**EXERCISE MATERIAL:**
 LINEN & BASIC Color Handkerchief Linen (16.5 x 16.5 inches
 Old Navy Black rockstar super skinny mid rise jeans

==

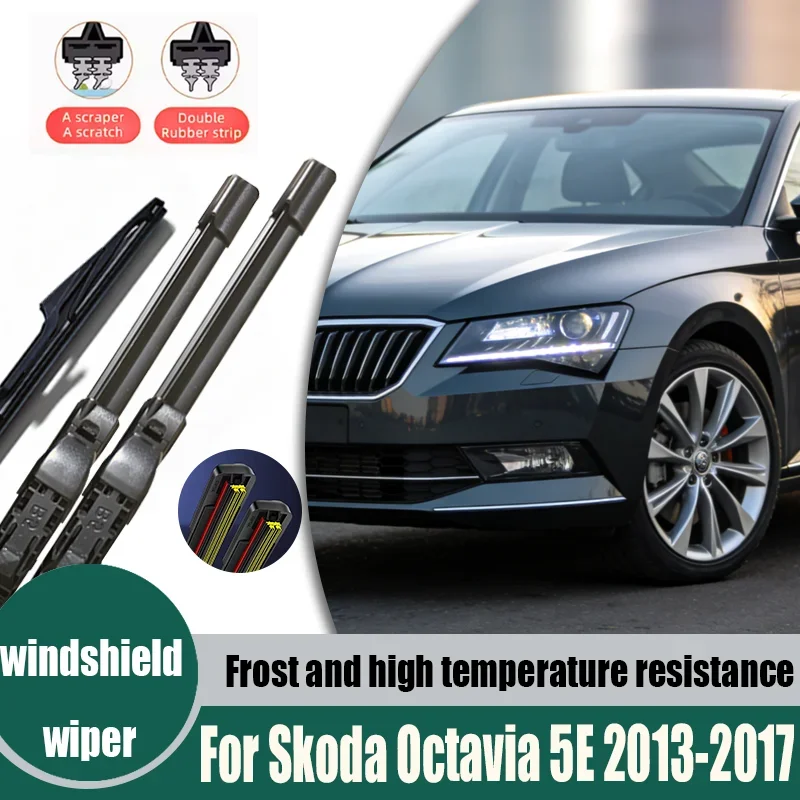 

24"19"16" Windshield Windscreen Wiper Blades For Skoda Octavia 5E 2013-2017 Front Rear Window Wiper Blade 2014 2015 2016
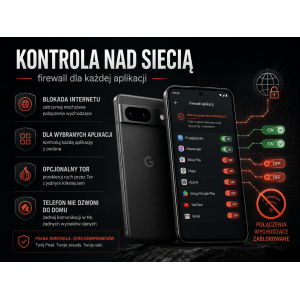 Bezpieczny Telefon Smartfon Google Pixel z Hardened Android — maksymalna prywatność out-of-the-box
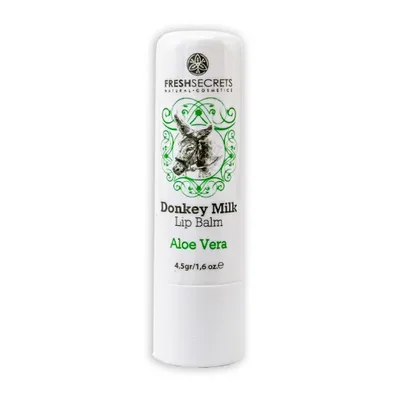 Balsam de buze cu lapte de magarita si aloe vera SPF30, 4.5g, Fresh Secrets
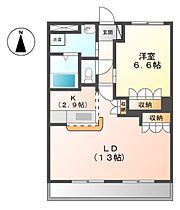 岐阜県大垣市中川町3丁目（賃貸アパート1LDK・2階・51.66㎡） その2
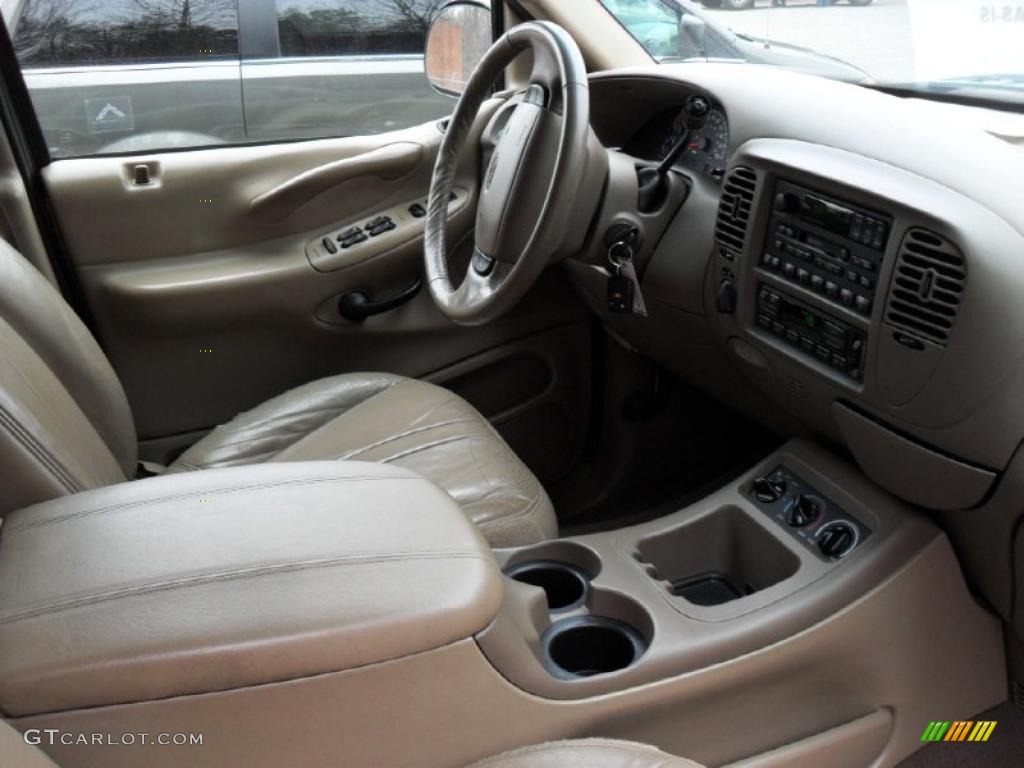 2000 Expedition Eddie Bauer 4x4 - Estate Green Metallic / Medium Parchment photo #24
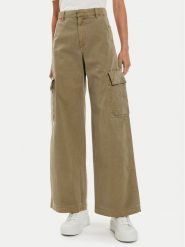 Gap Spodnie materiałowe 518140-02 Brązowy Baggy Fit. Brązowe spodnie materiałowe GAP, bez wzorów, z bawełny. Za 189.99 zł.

**WHAT TO DO:** Give back the records above exactly, limited to the lines between the one holding "LINEN & BASIC" and the one holding "Old Navy Black", inclusive.

**ANSWER SECTION:**
 LINEN & BASIC Color Handkerchief Linen (16.5 x 16.5 inches
 Old Navy Black rockstar super skinny mid rise jeans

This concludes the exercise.